Perhaps budgerigars were natives of the Lae country, too, but the mood of the day and this quite unexpected reminder of home suddenly triggered a wild elation in Patsy. Laughing, feeling the grass tickling his bare legs, he took off after it, snatching his battered slouch hat from his head and holding it out as if he truly believed he could snare the vanishing bird. Smiling, Jims stood watching him.
He was perhaps twenty yards away when the machine gun ripped the grass to flying shreds around him; Jims saw his arms go up, his body spin round so that the arms seemed stretched out in supplication. From waist to knees he was brilliant blood, life’s blood.
“Patsy, Patsy!” Jims screamed; in every cell of his own body he felt the bullets, felt himself ebbing, dying.
His legs opened in a huge stride, he gained momentum to run, then his military caution asserted itself and he dived headlong into the grass just as the machine gun opened up again.
“Patsy, Patsy, are you all right?” he cried stupidly, having seen that blood.
Yet incredibly, “Yair,” came a faint answer.
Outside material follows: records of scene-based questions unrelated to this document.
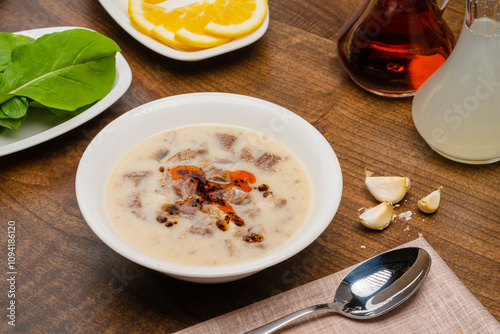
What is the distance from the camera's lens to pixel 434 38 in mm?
1647

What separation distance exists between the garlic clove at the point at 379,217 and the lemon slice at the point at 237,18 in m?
0.79

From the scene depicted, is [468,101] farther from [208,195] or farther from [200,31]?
[200,31]

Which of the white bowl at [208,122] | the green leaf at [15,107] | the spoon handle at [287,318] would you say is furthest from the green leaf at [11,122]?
the spoon handle at [287,318]

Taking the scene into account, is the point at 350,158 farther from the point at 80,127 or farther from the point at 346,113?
the point at 80,127

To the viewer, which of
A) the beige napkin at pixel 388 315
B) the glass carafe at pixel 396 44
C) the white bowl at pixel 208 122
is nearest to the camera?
the white bowl at pixel 208 122

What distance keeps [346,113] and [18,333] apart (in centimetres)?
109

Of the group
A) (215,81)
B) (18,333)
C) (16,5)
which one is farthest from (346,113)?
(16,5)

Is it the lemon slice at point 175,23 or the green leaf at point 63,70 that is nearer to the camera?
the green leaf at point 63,70

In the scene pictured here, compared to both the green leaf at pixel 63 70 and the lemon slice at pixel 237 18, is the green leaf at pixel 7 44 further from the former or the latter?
the lemon slice at pixel 237 18

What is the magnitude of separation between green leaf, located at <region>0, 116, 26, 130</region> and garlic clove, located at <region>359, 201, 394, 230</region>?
3.05 feet

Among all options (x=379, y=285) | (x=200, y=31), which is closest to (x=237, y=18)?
(x=200, y=31)

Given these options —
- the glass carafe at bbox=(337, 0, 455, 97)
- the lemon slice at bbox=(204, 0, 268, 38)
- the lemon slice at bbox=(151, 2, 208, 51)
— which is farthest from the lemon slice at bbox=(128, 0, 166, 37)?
the glass carafe at bbox=(337, 0, 455, 97)

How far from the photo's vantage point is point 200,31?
1812 millimetres

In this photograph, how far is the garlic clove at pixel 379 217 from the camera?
133 centimetres
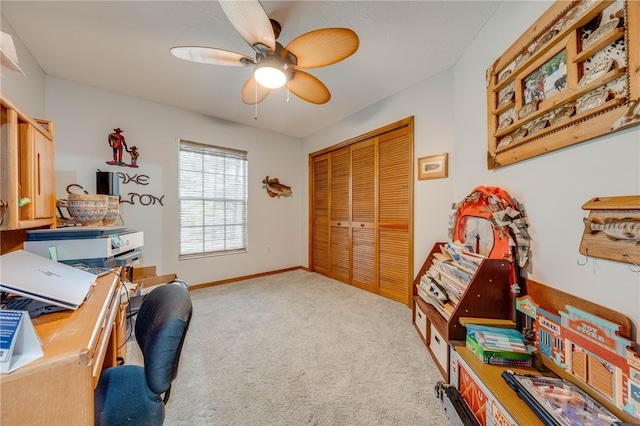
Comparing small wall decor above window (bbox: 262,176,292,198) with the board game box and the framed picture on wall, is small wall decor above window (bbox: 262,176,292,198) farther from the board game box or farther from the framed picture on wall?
the board game box

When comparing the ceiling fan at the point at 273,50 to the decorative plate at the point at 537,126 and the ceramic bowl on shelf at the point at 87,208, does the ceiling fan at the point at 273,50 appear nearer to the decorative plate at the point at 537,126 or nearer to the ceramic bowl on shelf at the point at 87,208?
the decorative plate at the point at 537,126

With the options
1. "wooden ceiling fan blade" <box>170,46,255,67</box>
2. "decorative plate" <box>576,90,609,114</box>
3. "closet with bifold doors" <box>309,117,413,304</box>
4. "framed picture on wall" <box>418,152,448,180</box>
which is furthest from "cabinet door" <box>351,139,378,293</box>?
"decorative plate" <box>576,90,609,114</box>

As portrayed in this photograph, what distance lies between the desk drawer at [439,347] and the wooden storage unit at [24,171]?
2.43 metres

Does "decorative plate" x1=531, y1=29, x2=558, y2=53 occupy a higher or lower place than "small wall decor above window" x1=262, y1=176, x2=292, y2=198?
higher

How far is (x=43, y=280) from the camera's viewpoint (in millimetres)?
903

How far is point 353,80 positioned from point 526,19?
1.42 m

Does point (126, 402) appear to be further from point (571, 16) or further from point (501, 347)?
point (571, 16)

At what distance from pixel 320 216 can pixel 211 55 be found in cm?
283

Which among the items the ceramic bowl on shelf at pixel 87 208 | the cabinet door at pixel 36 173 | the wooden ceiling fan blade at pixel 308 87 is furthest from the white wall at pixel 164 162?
the wooden ceiling fan blade at pixel 308 87

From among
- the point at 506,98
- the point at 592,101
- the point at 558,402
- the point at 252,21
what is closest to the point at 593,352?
the point at 558,402

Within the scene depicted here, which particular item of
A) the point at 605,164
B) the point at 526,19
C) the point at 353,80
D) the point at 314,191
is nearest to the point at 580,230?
the point at 605,164

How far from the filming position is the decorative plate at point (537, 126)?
3.90ft

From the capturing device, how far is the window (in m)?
3.20

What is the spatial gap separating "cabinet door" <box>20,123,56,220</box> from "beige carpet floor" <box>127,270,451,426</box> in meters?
1.23
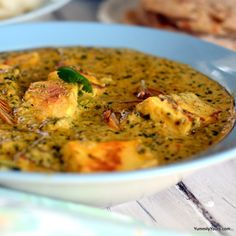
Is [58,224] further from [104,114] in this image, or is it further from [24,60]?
[24,60]

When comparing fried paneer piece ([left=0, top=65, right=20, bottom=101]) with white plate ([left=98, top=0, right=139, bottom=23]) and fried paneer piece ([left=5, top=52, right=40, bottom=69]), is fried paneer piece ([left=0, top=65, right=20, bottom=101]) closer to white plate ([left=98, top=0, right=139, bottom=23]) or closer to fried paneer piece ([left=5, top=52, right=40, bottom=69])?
fried paneer piece ([left=5, top=52, right=40, bottom=69])

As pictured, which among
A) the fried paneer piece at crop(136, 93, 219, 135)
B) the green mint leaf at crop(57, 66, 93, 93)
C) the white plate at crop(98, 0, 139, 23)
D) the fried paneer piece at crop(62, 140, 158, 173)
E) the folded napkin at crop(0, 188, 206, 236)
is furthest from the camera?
the white plate at crop(98, 0, 139, 23)

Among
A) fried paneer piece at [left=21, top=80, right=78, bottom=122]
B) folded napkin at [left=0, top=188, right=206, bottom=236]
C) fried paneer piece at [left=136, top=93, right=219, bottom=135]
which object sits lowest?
folded napkin at [left=0, top=188, right=206, bottom=236]

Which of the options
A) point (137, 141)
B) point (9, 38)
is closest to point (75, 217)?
point (137, 141)

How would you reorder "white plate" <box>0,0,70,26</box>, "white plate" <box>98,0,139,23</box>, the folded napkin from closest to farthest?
the folded napkin, "white plate" <box>0,0,70,26</box>, "white plate" <box>98,0,139,23</box>

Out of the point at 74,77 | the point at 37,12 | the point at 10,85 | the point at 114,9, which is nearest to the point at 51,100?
the point at 74,77

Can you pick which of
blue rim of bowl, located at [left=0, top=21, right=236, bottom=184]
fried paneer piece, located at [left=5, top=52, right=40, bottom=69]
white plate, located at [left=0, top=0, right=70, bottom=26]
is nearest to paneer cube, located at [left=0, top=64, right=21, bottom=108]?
fried paneer piece, located at [left=5, top=52, right=40, bottom=69]

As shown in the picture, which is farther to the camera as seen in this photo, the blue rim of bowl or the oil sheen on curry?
the oil sheen on curry

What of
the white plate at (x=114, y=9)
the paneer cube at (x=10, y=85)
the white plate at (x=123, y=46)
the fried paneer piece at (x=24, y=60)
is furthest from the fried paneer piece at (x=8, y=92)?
the white plate at (x=114, y=9)
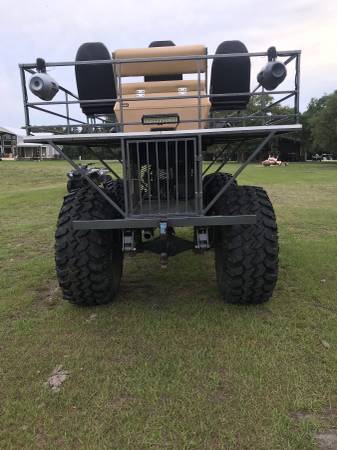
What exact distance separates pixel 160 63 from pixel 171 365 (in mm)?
3140

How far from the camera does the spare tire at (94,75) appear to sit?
4363mm

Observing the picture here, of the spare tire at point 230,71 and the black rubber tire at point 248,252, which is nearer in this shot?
the black rubber tire at point 248,252

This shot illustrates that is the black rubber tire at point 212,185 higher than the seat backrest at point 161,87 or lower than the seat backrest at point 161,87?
lower

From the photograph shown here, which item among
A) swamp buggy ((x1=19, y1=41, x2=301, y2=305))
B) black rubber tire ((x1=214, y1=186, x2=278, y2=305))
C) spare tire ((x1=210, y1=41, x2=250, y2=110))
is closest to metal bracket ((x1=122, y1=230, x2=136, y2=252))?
swamp buggy ((x1=19, y1=41, x2=301, y2=305))

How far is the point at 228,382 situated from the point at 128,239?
1656 millimetres

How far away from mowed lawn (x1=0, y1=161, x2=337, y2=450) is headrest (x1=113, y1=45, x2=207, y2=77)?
92.8 inches

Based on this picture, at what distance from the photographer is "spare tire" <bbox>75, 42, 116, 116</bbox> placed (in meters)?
4.36

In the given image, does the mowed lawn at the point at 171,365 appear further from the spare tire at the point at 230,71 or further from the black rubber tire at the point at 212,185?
the spare tire at the point at 230,71

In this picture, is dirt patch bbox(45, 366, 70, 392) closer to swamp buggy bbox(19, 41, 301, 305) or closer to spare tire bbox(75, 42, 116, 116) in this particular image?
swamp buggy bbox(19, 41, 301, 305)

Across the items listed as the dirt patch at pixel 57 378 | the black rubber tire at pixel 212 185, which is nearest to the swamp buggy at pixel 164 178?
the black rubber tire at pixel 212 185

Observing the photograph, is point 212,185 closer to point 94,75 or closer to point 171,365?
point 94,75

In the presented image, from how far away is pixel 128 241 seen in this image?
4.25 meters

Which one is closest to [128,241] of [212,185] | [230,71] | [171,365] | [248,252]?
[248,252]

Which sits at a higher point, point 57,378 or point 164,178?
point 164,178
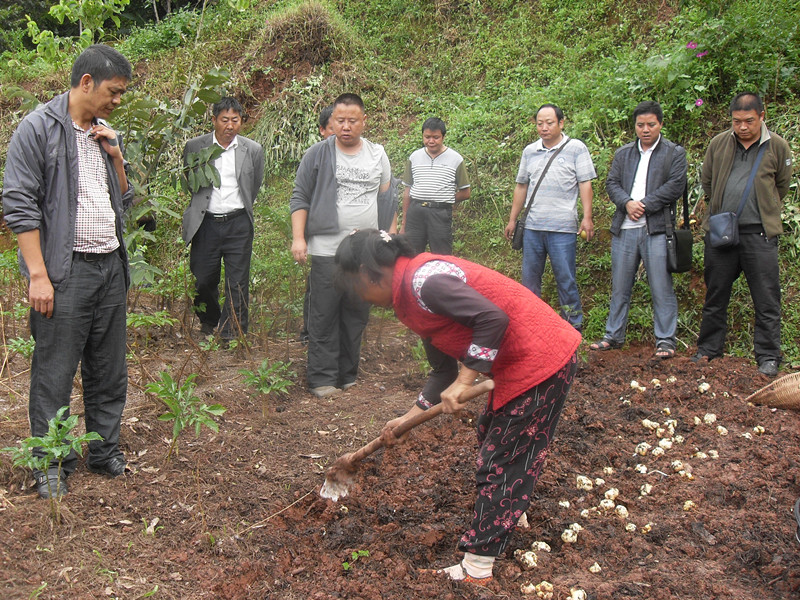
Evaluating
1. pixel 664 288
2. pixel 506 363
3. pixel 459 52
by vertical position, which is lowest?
pixel 664 288

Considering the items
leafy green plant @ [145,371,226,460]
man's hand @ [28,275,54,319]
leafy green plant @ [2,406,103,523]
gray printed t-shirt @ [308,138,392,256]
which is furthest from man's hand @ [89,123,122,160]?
gray printed t-shirt @ [308,138,392,256]

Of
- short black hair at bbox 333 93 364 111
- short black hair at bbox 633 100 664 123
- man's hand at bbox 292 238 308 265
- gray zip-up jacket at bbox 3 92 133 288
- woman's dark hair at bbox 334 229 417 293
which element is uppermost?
short black hair at bbox 333 93 364 111

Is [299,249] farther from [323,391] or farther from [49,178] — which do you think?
[49,178]

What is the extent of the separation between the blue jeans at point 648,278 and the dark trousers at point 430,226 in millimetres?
1672

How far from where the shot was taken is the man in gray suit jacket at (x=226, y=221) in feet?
18.1

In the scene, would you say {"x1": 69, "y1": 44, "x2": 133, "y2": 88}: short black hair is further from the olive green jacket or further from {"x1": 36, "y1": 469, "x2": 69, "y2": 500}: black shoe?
the olive green jacket

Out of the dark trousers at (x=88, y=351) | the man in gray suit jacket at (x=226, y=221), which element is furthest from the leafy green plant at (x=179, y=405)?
the man in gray suit jacket at (x=226, y=221)

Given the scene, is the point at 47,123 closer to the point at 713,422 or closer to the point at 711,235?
the point at 713,422

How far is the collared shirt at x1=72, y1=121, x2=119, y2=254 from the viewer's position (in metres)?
3.23

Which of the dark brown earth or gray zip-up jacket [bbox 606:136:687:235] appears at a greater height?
gray zip-up jacket [bbox 606:136:687:235]

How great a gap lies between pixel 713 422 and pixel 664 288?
1398 millimetres

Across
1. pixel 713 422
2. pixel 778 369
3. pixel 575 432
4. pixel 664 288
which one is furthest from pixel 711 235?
pixel 575 432

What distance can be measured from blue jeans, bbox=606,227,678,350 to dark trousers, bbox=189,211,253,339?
2.97 metres

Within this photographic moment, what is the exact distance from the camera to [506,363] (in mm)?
2711
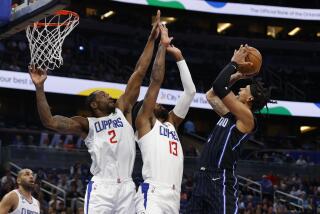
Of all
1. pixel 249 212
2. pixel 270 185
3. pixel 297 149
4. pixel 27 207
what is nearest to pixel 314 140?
pixel 297 149

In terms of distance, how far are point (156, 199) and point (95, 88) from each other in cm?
1632

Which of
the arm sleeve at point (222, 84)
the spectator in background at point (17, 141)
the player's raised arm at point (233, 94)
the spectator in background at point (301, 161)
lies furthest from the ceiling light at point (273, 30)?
the arm sleeve at point (222, 84)

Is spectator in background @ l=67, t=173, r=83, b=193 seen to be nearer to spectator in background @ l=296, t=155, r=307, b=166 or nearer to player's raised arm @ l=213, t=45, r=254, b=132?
spectator in background @ l=296, t=155, r=307, b=166

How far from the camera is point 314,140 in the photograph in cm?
2892

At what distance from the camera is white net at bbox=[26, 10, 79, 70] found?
7.60m

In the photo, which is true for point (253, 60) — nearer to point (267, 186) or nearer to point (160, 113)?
point (160, 113)

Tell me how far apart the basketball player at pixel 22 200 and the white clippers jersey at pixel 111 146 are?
7.47 feet

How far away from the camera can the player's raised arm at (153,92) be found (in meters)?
6.04

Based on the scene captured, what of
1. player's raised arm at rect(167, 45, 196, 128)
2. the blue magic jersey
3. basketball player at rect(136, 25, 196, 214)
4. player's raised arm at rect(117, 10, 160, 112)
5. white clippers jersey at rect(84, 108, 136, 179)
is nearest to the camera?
the blue magic jersey

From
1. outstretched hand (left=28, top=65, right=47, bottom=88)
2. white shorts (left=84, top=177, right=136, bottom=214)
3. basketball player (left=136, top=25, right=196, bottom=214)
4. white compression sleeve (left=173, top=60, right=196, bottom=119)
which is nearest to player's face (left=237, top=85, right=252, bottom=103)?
white compression sleeve (left=173, top=60, right=196, bottom=119)

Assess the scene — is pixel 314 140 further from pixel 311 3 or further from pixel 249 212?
pixel 249 212

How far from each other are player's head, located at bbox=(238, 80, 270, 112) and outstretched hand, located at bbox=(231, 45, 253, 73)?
0.55ft

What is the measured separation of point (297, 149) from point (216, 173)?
1998 cm

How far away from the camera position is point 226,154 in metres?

Inch by inch Jims dragged himself forward through the fragrant grass, listening to the wind, the rustlings of his own progress.
When he reached his brother he put his head against the naked shoulder, and wept.
“Break it down,” said Patsy. “I’m not dead yet.”
“How bad is it?” Jims asked, pulling down the blood-soaked shorts to see blood-soaked flesh, shivering.
“Doesn’t feel as if I’m going to die, anyway.”
Men had appeared all around them, the cricketers still wearing their leg pads and gloves; someone went back for a stretcher while the rest proceeded to silence the gun at the far side of the clearing. The deed was done with more than usual ruthlessness, for everyone was fond of Harpo. If anything happened to him, Jims would never be the same.
A beautiful day; the budgerigar had long gone, but other birds trilled and twittered fearlessly, silenced only during the actual battle.
“Patsy’s bloody lucky,” said the medic to Jims some time later. “There must be a dozen bullets in him, but most of them hit the thighs. The two or three higher up seem to have embedded themselves in pelvic bone or muscle. As far as I can judge, his gut’s in one piece, so is his bladder. The only thing is…”
“Well, what?” Jims prompted impatiently; he was still shaking, and blue around the mouth.
“Difficult to say anything for certain at this stage, of course, and I’m not a genius surgeon like some of the blokes in Moresby. They’ll be able to tell you a lot more. But the urethra has been damaged, so have many of the tiny little nerves in the perineum. I’m pretty sure he can be patched up as good as new, except maybe for the nerves. Nerves don’t patch up too well, unfortunately.” He cleared his throat. “What I’m trying to say is that he might never have much sensation in the genital region.”
Jims dropped his head, looked at the ground through a crystal wall of tears. “At least he’s alive,” he said.
He was granted leave to fly to Port Moresby with his brother, and to stay until Patsy was pronounced out of danger. The injuries were little short of miraculous. Bullets had scattered all around the lower abdomen without penetrating it. But the Ninth medic had been right; lower pelvic sensation was badly impaired. How much he might regain later on no one was prepared to say.